What you will do:
Would you print every entry exactly as it appears?

Data under study:
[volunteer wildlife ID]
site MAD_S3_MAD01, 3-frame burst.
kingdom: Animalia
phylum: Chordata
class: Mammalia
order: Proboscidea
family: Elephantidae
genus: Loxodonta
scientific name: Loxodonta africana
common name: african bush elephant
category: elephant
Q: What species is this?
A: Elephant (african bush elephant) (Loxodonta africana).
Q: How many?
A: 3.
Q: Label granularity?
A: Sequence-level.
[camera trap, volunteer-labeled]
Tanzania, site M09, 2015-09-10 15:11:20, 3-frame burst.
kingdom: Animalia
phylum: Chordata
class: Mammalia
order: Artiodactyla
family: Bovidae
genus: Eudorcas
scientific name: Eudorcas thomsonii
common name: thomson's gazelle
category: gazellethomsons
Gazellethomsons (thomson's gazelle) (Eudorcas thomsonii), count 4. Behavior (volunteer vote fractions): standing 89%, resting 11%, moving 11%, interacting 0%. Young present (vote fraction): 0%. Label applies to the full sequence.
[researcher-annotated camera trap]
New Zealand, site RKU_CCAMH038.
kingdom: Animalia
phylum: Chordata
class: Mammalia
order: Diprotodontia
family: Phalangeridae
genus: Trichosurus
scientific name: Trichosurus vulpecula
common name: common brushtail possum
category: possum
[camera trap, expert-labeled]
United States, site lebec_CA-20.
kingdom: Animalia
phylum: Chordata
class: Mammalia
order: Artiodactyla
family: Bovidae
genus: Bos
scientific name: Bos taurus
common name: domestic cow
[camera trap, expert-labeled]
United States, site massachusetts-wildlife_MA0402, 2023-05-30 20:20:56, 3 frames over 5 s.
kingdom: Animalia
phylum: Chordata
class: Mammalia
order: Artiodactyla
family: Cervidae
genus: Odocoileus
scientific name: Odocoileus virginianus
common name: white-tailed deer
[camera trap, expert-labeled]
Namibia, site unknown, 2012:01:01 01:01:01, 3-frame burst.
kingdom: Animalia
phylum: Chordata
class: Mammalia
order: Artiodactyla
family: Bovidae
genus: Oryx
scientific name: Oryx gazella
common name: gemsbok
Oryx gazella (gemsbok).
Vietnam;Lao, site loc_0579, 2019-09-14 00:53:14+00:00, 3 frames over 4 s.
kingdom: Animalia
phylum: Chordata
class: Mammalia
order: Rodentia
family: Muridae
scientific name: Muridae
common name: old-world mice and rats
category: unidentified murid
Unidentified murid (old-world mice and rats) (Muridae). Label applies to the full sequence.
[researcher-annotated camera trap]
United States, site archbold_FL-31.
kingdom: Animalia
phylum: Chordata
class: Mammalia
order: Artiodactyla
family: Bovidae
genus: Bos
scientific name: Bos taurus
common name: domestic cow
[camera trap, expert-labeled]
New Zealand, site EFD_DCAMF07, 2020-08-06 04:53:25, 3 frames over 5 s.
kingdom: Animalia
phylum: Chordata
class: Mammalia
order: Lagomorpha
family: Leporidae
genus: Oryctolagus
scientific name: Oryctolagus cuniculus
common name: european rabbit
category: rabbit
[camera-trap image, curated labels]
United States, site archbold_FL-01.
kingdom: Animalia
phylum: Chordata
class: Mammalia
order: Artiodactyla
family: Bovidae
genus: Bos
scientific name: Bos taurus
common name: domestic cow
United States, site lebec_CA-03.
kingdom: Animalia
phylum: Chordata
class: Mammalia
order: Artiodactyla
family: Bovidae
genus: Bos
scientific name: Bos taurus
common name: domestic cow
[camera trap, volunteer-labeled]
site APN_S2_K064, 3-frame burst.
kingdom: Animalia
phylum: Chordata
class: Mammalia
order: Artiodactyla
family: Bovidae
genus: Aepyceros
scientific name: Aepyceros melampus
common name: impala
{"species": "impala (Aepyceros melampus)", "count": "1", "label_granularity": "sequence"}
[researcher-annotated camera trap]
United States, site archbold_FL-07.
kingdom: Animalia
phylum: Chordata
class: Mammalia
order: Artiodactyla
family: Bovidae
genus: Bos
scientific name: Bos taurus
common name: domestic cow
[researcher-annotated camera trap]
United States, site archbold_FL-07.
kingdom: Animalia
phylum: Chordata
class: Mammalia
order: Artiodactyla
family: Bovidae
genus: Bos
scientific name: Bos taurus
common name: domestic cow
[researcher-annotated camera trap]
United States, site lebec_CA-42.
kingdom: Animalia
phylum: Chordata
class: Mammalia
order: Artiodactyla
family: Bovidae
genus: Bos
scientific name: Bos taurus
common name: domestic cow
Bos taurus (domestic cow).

Your response:
[volunteer wildlife ID]
site MAD_S3_MAD01, 3-frame burst.
kingdom: Animalia
phylum: Chordata
class: Mammalia
order: Proboscidea
family: Elephantidae
genus: Loxodonta
scientific name: Loxodonta africana
common name: african bush elephant
category: elephant
Q: What species is this?
A: Elephant (african bush elephant) (Loxodonta africana).
Q: How many?
A: 3.
Q: Label granularity?
A: Sequence-level.
[camera trap, volunteer-labeled]
Tanzania, site M09, 2015-09-10 15:11:20, 3-frame burst.
kingdom: Animalia
phylum: Chordata
class: Mammalia
order: Artiodactyla
family: Bovidae
genus: Eudorcas
scientific name: Eudorcas thomsonii
common name: thomson's gazelle
category: gazellethomsons
Gazellethomsons (thomson's gazelle) (Eudorcas thomsonii), count 4. Behavior (volunteer vote fractions): standing 89%, resting 11%, moving 11%, interacting 0%. Young present (vote fraction): 0%. Label applies to the full sequence.
[researcher-annotated camera trap]
New Zealand, site RKU_CCAMH038.
kingdom: Animalia
phylum: Chordata
class: Mammalia
order: Diprotodontia
family: Phalangeridae
genus: Trichosurus
scientific name: Trichosurus vulpecula
common name: common brushtail possum
category: possum
[camera trap, expert-labeled]
United States, site lebec_CA-20.
kingdom: Animalia
phylum: Chordata
class: Mammalia
order: Artiodactyla
family: Bovidae
genus: Bos
scientific name: Bos taurus
common name: domestic cow
[camera trap, expert-labeled]
United States, site massachusetts-wildlife_MA0402, 2023-05-30 20:20:56, 3 frames over 5 s.
kingdom: Animalia
phylum: Chordata
class: Mammalia
order: Artiodactyla
family: Cervidae
genus: Odocoileus
scientific name: Odocoileus virginianus
common name: white-tailed deer
[camera trap, expert-labeled]
Namibia, site unknown, 2012:01:01 01:01:01, 3-frame burst.
kingdom: Animalia
phylum: Chordata
class: Mammalia
order: Artiodactyla
family: Bovidae
genus: Oryx
scientific name: Oryx gazella
common name: gemsbok
Oryx gazella (gemsbok).
Vietnam;Lao, site loc_0579, 2019-09-14 00:53:14+00:00, 3 frames over 4 s.
kingdom: Animalia
phylum: Chordata
class: Mammalia
order: Rodentia
family: Muridae
scientific name: Muridae
common name: old-world mice and rats
category: unidentified murid
Unidentified murid (old-world mice and rats) (Muridae). Label applies to the full sequence.
[researcher-annotated camera trap]
United States, site archbold_FL-31.
kingdom: Animalia
phylum: Chordata
class: Mammalia
order: Artiodactyla
family: Bovidae
genus: Bos
scientific name: Bos taurus
common name: domestic cow
[camera trap, expert-labeled]
New Zealand, site EFD_DCAMF07, 2020-08-06 04:53:25, 3 frames over 5 s.
kingdom: Animalia
phylum: Chordata
class: Mammalia
order: Lagomorpha
family: Leporidae
genus: Oryctolagus
scientific name: Oryctolagus cuniculus
common name: european rabbit
category: rabbit
[camera-trap image, curated labels]
United States, site archbold_FL-01.
kingdom: Animalia
phylum: Chordata
class: Mammalia
order: Artiodactyla
family: Bovidae
genus: Bos
scientific name: Bos taurus
common name: domestic cow
United States, site lebec_CA-03.
kingdom: Animalia
phylum: Chordata
class: Mammalia
order: Artiodactyla
family: Bovidae
genus: Bos
scientific name: Bos taurus
common name: domestic cow
[camera trap, volunteer-labeled]
site APN_S2_K064, 3-frame burst.
kingdom: Animalia
phylum: Chordata
class: Mammalia
order: Artiodactyla
family: Bovidae
genus: Aepyceros
scientific name: Aepyceros melampus
common name: impala
{"species": "impala (Aepyceros melampus)", "count": "1", "label_granularity": "sequence"}
[researcher-annotated camera trap]
United States, site archbold_FL-07.
kingdom: Animalia
phylum: Chordata
class: Mammalia
order: Artiodactyla
family: Bovidae
genus: Bos
scientific name: Bos taurus
common name: domestic cow
[researcher-annotated camera trap]
United States, site archbold_FL-07.
kingdom: Animalia
phylum: Chordata
class: Mammalia
order: Artiodactyla
family: Bovidae
genus: Bos
scientific name: Bos taurus
common name: domestic cow
[researcher-annotated camera trap]
United States, site lebec_CA-42.
kingdom: Animalia
phylum: Chordata
class: Mammalia
order: Artiodactyla
family: Bovidae
genus: Bos
scientific name: Bos taurus
common name: domestic cow
Bos taurus (domestic cow).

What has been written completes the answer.